Mais le mythe s’était enraciné. En 1925, un criminel de Hanovre fut décapité pour avoir tué vingt-sept adolescents, qu’il avait attirés chez lui pour les mordre à la gorge et boire leur sang. En 1931, un père de famille apparemment paisible se révéla être le « vampire de Düsseldorf » ; il fut convaincu de vingt-neuf meurtres similaires et exécuté lui aussi.
Le 10 août 1949, John Haigh, le « vampire de Londres », fut pendu pour avoir tué neuf personnes dont il voulait boire le sang. Il laissa une lettre dans laquelle il racontait que c’était à dix ans qu’il avait découvert « le goût ineffable » du sang, quand il avait léché une blessure à sa main.

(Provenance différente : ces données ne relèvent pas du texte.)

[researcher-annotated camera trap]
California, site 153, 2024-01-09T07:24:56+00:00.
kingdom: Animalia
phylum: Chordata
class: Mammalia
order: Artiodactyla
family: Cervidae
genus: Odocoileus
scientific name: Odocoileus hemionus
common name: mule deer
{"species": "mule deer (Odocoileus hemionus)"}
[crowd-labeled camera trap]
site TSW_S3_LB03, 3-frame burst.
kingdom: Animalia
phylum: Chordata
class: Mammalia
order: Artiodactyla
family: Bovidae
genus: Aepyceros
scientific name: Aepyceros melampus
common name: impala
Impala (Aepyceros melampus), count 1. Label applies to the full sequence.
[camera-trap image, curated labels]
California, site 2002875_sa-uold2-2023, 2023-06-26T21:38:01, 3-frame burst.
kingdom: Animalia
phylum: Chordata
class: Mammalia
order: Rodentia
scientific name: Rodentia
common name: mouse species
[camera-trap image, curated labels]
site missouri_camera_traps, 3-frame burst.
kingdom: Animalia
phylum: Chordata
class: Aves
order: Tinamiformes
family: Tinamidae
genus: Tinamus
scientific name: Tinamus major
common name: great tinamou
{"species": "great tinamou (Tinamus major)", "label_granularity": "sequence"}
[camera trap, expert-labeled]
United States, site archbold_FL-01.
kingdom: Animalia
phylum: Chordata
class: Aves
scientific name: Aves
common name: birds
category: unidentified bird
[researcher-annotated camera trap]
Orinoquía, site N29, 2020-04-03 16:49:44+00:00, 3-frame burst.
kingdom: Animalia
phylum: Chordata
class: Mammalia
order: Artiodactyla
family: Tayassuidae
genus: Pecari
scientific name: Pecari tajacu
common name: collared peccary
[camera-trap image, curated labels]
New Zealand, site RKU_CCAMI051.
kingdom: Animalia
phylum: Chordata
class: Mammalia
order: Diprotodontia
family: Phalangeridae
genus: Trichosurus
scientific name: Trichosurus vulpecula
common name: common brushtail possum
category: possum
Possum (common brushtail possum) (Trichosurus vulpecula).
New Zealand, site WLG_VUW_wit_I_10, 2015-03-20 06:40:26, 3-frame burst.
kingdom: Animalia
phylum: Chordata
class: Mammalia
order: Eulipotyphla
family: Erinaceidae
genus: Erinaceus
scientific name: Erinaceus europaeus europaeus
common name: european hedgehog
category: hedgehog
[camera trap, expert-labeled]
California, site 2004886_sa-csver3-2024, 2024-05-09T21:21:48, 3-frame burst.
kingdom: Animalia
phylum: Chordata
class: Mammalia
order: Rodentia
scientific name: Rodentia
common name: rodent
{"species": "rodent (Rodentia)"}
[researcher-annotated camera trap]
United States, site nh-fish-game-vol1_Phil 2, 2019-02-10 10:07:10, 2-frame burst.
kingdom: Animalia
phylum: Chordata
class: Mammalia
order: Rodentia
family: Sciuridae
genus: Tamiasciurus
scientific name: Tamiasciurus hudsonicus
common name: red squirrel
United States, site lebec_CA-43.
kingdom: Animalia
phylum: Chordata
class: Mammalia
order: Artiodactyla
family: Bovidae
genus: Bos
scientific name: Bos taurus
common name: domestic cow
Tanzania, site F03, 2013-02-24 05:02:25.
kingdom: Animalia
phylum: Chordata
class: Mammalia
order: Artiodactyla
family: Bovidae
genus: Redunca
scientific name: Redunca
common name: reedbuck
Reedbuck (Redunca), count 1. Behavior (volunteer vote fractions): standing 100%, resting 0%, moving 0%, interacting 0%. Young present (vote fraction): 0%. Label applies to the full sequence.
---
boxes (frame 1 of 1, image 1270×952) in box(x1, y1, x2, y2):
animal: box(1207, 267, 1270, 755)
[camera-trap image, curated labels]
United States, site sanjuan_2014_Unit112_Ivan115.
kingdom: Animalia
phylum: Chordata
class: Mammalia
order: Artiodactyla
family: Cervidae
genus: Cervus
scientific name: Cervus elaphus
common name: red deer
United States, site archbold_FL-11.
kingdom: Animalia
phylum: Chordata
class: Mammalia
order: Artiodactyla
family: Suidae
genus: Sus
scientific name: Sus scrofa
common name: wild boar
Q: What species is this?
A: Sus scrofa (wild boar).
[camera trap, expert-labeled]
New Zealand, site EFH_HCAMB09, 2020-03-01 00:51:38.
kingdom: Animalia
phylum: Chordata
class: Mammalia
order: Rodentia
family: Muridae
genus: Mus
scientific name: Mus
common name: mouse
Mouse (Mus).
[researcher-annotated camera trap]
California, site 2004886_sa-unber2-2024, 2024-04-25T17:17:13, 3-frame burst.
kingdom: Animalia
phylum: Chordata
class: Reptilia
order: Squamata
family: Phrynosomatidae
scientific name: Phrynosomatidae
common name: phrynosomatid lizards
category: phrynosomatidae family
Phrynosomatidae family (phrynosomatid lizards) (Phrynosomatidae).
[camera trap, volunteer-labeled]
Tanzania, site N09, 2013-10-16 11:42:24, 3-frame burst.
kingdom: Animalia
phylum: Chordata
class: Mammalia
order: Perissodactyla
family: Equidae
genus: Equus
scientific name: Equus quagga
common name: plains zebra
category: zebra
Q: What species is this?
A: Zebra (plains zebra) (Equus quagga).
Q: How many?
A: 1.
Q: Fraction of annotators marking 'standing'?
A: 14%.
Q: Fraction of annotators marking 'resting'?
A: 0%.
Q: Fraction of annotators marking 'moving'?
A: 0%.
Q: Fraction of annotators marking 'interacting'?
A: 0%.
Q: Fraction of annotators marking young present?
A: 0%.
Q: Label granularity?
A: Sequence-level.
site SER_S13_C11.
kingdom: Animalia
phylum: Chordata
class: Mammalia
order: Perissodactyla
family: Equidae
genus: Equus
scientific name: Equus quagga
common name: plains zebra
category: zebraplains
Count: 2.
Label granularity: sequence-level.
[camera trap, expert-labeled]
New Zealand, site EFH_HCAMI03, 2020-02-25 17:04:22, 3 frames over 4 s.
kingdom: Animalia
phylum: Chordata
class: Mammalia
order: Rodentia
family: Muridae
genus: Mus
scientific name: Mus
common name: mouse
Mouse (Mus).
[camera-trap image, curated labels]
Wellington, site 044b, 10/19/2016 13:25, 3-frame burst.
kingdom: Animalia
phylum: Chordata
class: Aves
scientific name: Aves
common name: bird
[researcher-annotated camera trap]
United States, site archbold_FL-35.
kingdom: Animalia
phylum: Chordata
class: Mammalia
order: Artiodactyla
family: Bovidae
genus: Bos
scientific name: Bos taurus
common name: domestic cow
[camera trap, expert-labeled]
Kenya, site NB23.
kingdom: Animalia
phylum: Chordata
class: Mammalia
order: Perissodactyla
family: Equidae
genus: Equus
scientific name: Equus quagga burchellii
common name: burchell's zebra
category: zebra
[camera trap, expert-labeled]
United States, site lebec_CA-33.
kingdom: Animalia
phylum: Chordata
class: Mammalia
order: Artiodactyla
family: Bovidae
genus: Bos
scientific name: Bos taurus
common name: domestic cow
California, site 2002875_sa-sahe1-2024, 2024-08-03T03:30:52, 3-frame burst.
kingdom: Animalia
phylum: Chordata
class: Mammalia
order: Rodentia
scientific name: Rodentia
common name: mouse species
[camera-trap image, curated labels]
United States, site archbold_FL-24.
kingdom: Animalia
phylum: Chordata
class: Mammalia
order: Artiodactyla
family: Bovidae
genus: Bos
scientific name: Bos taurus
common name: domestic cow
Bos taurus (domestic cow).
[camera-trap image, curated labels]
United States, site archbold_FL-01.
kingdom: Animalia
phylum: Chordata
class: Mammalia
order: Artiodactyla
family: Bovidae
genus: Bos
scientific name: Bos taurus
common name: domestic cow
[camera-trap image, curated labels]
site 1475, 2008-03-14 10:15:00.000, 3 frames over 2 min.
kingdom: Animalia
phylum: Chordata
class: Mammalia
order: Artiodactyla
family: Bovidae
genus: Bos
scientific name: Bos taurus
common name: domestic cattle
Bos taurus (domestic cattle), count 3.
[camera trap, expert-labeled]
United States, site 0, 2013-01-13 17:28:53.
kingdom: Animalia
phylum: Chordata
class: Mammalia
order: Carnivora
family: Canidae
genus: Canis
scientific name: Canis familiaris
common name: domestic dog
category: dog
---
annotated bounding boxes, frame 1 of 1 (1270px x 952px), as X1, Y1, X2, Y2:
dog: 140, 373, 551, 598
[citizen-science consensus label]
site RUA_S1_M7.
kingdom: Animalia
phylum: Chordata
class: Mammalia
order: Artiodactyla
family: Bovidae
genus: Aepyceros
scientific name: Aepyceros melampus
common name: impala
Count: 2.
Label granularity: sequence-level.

En 1972, le « vampire de Nuremberg » fut arrêté et incarcéré pour des délits innommables : il déterrait des jeunes femmes dans le cimetière de la ville pour leur trancher le cou et boire leur sang. On ne sait ce qu’il buvait, le sang étant alors coagulé, ni comment il échappa à des septicémies fulgurantes.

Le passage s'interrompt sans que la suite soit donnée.